Wyers v. Master Lock Co., 616 F.3d 1231, 1237 (Fed. Cir. 2010).
KSR also arose:
“The Supreme Court’s decision in KSR International Co. v. Teleflex, Inc.,
550 U.S. 398[] (2007), directs us to construe the scope of analogous art broadly, stating that ‘familiar items may have obvious uses beyond their primary purposes, and a person of ordinary skill often will be able to fit the teachings of multiple patents together like pieces of a puzzle.’ (emphasis added).” Id. at1238 (quoting KSR at 402) (emphasis added) (parallel citations omitted).

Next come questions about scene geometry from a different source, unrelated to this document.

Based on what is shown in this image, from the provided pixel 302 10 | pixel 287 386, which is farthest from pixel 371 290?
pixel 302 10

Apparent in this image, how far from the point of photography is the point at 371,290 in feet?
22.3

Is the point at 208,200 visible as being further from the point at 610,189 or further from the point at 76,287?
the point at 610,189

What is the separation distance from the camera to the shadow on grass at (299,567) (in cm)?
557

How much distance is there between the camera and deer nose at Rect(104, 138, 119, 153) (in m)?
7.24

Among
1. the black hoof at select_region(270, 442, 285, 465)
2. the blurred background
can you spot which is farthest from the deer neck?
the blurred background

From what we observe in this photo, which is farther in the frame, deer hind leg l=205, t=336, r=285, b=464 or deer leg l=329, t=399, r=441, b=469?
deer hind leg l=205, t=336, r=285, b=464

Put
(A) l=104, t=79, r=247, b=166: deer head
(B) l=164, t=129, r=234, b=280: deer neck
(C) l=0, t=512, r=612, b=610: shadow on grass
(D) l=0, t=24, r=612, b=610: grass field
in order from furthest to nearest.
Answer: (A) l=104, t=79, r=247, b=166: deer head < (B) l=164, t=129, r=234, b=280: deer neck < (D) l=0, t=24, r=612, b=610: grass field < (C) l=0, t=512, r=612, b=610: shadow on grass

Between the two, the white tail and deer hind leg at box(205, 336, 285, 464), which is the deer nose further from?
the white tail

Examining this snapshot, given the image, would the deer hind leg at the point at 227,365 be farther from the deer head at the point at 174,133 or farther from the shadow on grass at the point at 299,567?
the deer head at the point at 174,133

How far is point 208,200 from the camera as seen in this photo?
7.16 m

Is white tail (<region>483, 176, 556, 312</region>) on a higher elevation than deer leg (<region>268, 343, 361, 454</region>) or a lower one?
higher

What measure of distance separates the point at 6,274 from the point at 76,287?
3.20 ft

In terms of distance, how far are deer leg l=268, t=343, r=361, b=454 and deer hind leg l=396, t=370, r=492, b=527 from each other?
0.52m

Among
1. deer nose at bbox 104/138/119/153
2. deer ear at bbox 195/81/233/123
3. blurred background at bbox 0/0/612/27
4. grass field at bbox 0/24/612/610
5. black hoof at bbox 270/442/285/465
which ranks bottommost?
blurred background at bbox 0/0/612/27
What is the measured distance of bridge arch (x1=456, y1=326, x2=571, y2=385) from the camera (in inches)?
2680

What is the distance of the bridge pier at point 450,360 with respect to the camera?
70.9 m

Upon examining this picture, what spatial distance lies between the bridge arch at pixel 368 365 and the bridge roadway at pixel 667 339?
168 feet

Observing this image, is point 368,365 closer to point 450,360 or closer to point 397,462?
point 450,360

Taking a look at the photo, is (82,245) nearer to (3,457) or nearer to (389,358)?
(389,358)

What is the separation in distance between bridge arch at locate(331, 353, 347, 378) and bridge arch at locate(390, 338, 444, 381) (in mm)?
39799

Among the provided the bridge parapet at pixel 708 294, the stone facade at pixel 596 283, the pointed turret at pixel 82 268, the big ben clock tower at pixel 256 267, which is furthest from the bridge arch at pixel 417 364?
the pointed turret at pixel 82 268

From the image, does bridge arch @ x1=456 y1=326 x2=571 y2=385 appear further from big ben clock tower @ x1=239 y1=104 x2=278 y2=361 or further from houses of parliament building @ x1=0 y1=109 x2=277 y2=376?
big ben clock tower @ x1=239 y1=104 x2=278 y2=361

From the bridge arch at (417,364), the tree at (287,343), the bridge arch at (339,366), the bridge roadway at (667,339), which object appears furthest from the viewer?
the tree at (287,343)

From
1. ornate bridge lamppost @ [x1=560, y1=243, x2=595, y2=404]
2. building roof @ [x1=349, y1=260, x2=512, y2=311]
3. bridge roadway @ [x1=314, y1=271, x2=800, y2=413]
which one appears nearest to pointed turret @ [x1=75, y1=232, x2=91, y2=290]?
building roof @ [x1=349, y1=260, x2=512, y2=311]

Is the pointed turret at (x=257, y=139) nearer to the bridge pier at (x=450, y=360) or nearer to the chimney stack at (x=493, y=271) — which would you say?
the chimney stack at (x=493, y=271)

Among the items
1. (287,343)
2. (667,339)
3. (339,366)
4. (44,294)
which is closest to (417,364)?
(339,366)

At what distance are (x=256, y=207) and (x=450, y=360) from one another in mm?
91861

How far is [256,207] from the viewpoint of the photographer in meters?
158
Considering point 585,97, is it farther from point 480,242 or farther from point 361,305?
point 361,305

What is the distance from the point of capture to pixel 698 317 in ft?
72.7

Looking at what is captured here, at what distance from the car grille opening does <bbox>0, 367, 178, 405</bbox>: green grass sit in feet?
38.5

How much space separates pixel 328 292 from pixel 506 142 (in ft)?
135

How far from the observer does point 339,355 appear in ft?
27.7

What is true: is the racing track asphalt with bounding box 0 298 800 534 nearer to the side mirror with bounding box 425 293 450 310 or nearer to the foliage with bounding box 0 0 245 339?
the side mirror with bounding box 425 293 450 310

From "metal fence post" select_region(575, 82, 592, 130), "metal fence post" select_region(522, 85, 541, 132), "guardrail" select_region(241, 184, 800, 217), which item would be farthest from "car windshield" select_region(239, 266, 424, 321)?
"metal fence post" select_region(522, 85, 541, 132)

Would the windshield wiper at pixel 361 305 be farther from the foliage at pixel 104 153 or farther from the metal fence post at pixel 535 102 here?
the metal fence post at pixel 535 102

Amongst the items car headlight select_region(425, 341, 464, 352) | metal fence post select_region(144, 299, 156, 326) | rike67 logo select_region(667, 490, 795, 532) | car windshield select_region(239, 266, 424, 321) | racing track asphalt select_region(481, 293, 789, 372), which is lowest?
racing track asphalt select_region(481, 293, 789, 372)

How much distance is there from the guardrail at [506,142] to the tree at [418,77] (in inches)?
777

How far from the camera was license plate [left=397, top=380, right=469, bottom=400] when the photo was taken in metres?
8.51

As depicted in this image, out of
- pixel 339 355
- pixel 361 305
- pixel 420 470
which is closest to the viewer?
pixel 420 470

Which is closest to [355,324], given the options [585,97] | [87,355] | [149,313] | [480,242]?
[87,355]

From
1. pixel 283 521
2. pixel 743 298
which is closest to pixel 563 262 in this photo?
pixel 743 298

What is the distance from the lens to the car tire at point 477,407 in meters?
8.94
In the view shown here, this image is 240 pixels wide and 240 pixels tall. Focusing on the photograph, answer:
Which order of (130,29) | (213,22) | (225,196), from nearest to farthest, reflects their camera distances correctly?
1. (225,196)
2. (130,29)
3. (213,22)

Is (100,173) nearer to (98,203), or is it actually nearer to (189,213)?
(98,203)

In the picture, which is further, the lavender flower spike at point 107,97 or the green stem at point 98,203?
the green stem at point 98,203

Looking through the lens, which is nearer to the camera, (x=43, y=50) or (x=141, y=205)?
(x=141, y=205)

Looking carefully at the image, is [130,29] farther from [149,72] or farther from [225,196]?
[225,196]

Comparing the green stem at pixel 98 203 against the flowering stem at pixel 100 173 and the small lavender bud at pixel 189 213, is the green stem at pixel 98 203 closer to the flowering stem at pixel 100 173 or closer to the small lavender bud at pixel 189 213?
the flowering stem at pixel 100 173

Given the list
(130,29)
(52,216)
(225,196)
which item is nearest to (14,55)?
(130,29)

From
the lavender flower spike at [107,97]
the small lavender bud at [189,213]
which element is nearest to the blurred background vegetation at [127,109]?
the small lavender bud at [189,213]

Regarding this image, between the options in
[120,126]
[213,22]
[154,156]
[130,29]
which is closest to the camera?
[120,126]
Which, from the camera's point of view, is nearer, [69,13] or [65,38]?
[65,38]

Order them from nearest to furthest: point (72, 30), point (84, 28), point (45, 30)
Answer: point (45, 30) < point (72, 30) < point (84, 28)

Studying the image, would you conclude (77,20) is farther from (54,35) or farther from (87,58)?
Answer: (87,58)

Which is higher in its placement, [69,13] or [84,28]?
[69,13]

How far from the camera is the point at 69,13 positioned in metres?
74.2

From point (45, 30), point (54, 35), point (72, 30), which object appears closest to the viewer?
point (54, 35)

Section 103 “forbids issuance of a patent when ‘the differences between the subject matter sought to be patented and the prior art are such that the subject matter as a whole would have been obvious at the time the invention was made to a person having ordinary skill in the art to which said subject matter pertains.’” KSR at 399. In KSR, the Supreme Court explained, “[w]hen a work is available in one field of endeavor, design incentives and other market forces can prompt variations of it, either in the same field or a different one. If a person of ordinary skill can implement a predictable variation, §103 likely bars its patentability.” KSR at 417. “A person of ordinary skill is also a person of ordinary creativity, not an automaton.” Id. at 421.